» Passage provided:
-- Start --

# Help in finding a job in events!



## manjeet79 (May 18, 2010)

Hi, I am currently living in the UK, my partner has recently moved to Dubai to take up a job with Emirates. I would like to join him as soon as possible!

I am interested in events, is there a huge market for this in UAE?

How can I get into this industry without having a degree?

Are there specialist agencies specifically for events?

Any help would be much appreciated 

Thank you

Manj


----------



## sdh080 (Jan 20, 2010)

manjeet79 said:


> Hi, I am currently living in the UK, my partner has recently moved to Dubai to take up a job with Emirates. I would like to join him as soon as possible!
> 
> I am interested in events, is there a huge market for this in UAE?
> 
> ...


"Events" is a pretty wide-ranging term, can you be a bit more specific?


----------



## manjeet79 (May 18, 2010)

Events as in organising fundays, charity events, corporate events, exhibitions..


----------



## saima1215 (May 31, 2010)

Hi! I may be a bit off topic. I was just wondering - how did your partner get a job in Emirates. I've been applying non-stop for the past 8 months and haven't gotten any calls. I know i'm qualified enough. I have a great deal of experience. If you want you can send me a personal message. Thanks. 





manjeet79 said:


> Hi, I am currently living in the UK, my partner has recently moved to Dubai to take up a job with Emirates. I would like to join him as soon as possible!
> 
> I am interested in events, is there a huge market for this in UAE?
> 
> ...


----------



## manjeet79 (May 18, 2010)

How do you send a personal message?

Thanks

Manj


----------



## saima1215 (May 31, 2010)

Click on my name and there will be an option or you can email me on 
. 

Thanks!


----------



## Jynxgirl (Nov 27, 2009)

You have to have posted at least four posts, and then when you click on the name, a 'new' option will appear that will allow to to send a message to the person. 

They put a requirement of a min posts so that new people can not just start messaging and spamming members.


----------



## Taurean (Jun 17, 2010)

Hi Saima, Emirates is hiring big time... I know this for sure because some of my friends have joined emirates recently. I am also about to join them from next week.
Which department are you trying to get a job in?


----------



## Elphaba (Jan 24, 2008)

manjeet79 said:


> Events as in organising fundays, charity events, corporate events, exhibitions..


There are a number of companies that organise events, the biggest of which is probably IIR. I suggest you track down the various companies (google will be your friend) and apply directly.
-


----------



## manjeet79 (May 18, 2010)

-- End --

Entries for bounding box labeling:

-- Start --

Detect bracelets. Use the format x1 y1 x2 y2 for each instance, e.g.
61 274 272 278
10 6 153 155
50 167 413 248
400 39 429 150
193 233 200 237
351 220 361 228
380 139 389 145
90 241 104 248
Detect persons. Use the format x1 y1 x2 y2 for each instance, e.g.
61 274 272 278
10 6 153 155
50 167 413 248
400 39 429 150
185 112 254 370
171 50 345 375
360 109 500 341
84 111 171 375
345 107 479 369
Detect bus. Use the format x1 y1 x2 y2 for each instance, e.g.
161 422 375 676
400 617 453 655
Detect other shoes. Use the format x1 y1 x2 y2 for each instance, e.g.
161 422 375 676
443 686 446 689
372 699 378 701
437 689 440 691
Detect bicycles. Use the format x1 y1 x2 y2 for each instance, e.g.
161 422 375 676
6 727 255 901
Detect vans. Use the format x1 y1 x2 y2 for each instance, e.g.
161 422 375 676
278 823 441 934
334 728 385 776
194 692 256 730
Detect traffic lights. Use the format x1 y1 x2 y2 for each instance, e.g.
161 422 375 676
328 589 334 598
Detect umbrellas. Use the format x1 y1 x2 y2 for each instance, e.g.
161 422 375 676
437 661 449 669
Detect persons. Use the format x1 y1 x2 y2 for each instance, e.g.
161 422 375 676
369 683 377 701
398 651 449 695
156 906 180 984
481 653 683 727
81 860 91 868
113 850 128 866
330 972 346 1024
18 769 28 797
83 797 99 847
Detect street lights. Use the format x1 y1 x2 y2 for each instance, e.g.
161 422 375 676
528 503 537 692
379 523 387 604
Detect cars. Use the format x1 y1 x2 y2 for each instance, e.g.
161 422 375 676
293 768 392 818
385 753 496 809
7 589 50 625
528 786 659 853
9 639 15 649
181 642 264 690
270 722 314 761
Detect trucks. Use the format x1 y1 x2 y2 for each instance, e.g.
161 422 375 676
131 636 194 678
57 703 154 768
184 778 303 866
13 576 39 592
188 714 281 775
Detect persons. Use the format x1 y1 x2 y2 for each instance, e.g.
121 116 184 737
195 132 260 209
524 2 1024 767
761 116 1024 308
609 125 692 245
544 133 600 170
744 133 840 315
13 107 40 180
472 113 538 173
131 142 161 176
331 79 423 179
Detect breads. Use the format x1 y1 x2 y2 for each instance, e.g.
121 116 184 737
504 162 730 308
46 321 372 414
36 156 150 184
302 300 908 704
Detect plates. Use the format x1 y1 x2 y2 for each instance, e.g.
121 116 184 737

-- End --

» What you will do:
1. Answer these questions about the forum thread on finding an events job in the UAE:
(a) What company did manjeet79's partner move to Dubai to work for?
(b) According to Jynxgirl, how many posts must a member have made before the messaging option appears?
(c) Which company does Elphaba say is probably the biggest events organizer?
2. In the forum thread on finding an events job in the UAE, what kinds of events does manjeet79 list when asked to be more specific?
3. Extend the forum thread on finding an events job in the UAE, picking up from its final point.
The records are separate material and are not part of the forum thread.

» Replies:
1.
(a) Emirates
(b) At least four
(c) IIR

2. Fundays, charity events, corporate events, exhibitions

3.
Elphaba said:


> There are a number of companies that organise events, the biggest of which is probably IIR. I suggest you track down the various companies (google will be your friend) and apply directly.
> -


Thank you for your response - I will definately try that


----------



## danpardy (Jun 23, 2010)

manjeet79 said:


> Thank you for your response - I will definately try that


If you have any luck and get into events then give me a shout if you need a sound engineer. I'm moving over in August to teach, but have worked 10yrs as a professional musician.

Dan


----------



## Yoga girl (Oct 19, 2008)

manjeet79 said:


> Hi, I am currently living in the UK, my partner has recently moved to Dubai to take up a job with Emirates. I would like to join him as soon as possible!
> 
> I am interested in events, is there a huge market for this in UAE?
> 
> ...


Hi Manj
if you have experience in the field then i suggest you get in touch with ESP International.They are the sole HR recruitment company for the Events field in Dubai.
There are a number of openings at the moment in several of the big evetns companies but many do not bother to post or publicise it anywhere as it is mostly word of mouth. 
What exactly are you looking into doing?
I also suggest bayt.com as there were a few positions in the last few weeks for events. Ultimately though it would help if you were out here as they will prefer to recruit people they know who are already here and settled. 

I also suggest you look at the companies which have HQ in the UK and get in touch with HQ for positions out here. 

A good place to start to see all the companies involved is this website
www sourcemiddleeast com

Good luck!! It is just a matter of getting your foot in the door in this industry out here. Once you do that and you build the contacts it is all plain sailing.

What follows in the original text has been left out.